It should be noted that hematologic disorders mainly cause type I cryoglobulinemia, which has relatively distinct clinical manifestations and outcomes.
Rheumatologists primarily deal with mixed cryoglobulinemia (types II and III), which is mostly caused by hepatitis C infection. A minority of cases are linked to hepatitis B, primary (idiopathic) causes, or other etiologies.
DIAGNOSIS
How is cryoglobulinemia diagnosed?
For cases presenting with non-thrombocytopenic purpura, joint or muscle pain that appears or worsens upon cold exposure, with or without nephritis, primary cryoglobulinemia should be highly suspected. The diagnosis can be confirmed by detecting positive cryoglobulins in the body.
However, other secondary causes of cryoglobulinemia must be ruled out, such as multiple myeloma, lymphoma, and primary macroglobulinemia.
Initial screening tests may reveal mild anemia, elevated erythrocyte sedimentation rate (ESR), and significantly reduced complement C4 levels, while C3 levels are usually normal. Type II or III cryoglobulinemia may show elevated rheumatoid factor.
Although cryoglobulin testing is not always mandatory in clinical practice, a positive result confirms the diagnosis.
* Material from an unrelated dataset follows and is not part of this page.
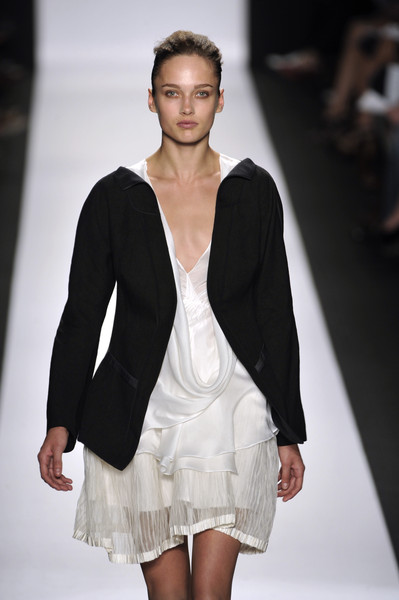 Narciso Rodriguez at New York Spring 2010 [fashion show,fashion model,fashion,runway,clothing,white,beauty,outerwear,public event,haute couture,dress,socialite,supermodel,runway,fashion,haute couture,model,new york fashion week,fashion show,graduation ceremony,runway,fashion show,model,supermodel,fashion,haute couture,socialite,graduation ceremony,dress]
The specific testing method is as follows:
- Collect 10–20 ml of blood and incubate in a 37°C water bath for 30–60 minutes.
- Separate the serum and store it at 4°C for 7 days.
- Observe daily. If precipitation forms, it confirms cryoglobulin deposition. The precipitate is typically washed 3–6 times with cold saline to exclude other possible substances.
- The precipitate must then redissolve at 37°C.
- Note: Anticoagulants must not be used, as they may cause false-negative results.
Different cryoglobulin concentrations may indicate different types of cryoglobulinemia: Type I often exceeds 5 mg/ml; Type III is usually below 1 mg/ml; and Type II is typically above 1 mg/ml. Cryoglobulin typing can be performed.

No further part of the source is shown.